EXCERPT TO READ:
______________________________
Syrian authorities launch security operation after clashes with Assad loyalists kill 71 people - Region

Al-Ahram Weekly07-03-2025

Syria's new authorities launched a sweeping security operation Friday after clashes with fighters loyal to former president Bashar al-Assad killed 71 people, a war monitor reported.
The violence poses the biggest challenge to the country's authorities since Assad was ousted in December 2024, in a lightning offensive by Islamist-led rebels.
Restoring security has been one of the most complex tasks for the new authorities since Assad's fall, which ended 13 years of civil war triggered by his crackdown on anti-government protests.
A curfew was enforced in the coastal province of Latakia, the Assad clan's stronghold and home to a sizeable Alawite community, the same religious minority as the former president.
Security forces began what official news agency SANA described as a "large-scale" operation in cities, towns and the mountains of Latakia and neighbouring Tartus, following the arrival of reinforcements.
The operation "targeted remnants of Assad's militias and those who supported them", a security official cited by SANA said, as he called on civilians to "stay in their homes".
The defence ministry said it had sent reinforcements to the cities of Latakia and Tartus.
According to the Syrian Observatory for Human Rights' latest toll, the clashes killed 71 people over the past day, among them 35 members of the security forces, 32 gunmen and four civilians.
The Observatory, a Britain-based monitor, also reported dozens of people wounded and others taken prisoner by both sides.
The authorities have also imposed curfews in Homs and Tartus.
______________________________
SUPPLIED MATERIAL:
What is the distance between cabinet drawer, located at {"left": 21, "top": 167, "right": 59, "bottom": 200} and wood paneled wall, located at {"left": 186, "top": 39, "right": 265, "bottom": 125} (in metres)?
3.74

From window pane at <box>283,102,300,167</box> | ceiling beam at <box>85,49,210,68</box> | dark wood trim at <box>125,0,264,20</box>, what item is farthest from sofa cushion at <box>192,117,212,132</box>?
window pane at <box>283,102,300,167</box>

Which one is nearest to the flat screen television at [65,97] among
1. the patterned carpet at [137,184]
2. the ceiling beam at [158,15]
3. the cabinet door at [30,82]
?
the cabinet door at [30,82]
______________________________
WHAT YOU WILL DO:
A. Rewrite the passage of the report on the Syrian clashes starting with "According to the" and going on through "Homs and Tartus.", changing "gunmen" to "fighters".
B. Extend the news report on the Syrian security operation with a few more paragraphs, picking up right after its final sentence.

TASK RESULTS:
A.
According to the Syrian Observatory for Human Rights' latest toll, the clashes killed 71 people over the past day, among them 35 members of the security forces, 32 fighters and four civilians.
The Observatory, a Britain-based monitor, also reported dozens of people wounded and others taken prisoner by both sides.
The authorities have also imposed curfews in Homs and Tartus.

B.
Mustafa Kneifati, a security official in Latakia, said that in "a well-planned and premeditated attack, several groups of Assad militia remnants attacked our positions and checkpoints, targeting many of our patrols in the Jableh area."
Kneifati said security forces would "work to eliminate their presence".
"We will restore stability to the region and protect the property of our people," he said.
SANA said meanwhile that security forces had detained Ibrahim Huweija, a general who was "accused of hundreds of assassinations" under the rule of Assad's father and predecessor, Hafez al-Assad.
Huweija, who headed air force intelligence from 1987 to 2002, has long been a suspect in the 1977 murder of Lebanese Druze leader Kamal Bek Jumblatt.
The provincial security director said security forces clashed with gunmen loyal to an Assad-era special forces commander in another village in Latakia, after authorities reportedly launched helicopter strikes.
"The armed groups that our security forces were clashing with in the Latakia countryside were affiliated with the war criminal Suhail al-Hassan," the security director told SANA.
Nicknamed "The Tiger", Hassan led the country's special forces and was frequently described as Assad's "favourite soldier". He was responsible for key military advances by the Assad government in 2015.
*This story was edited by Ahram Online.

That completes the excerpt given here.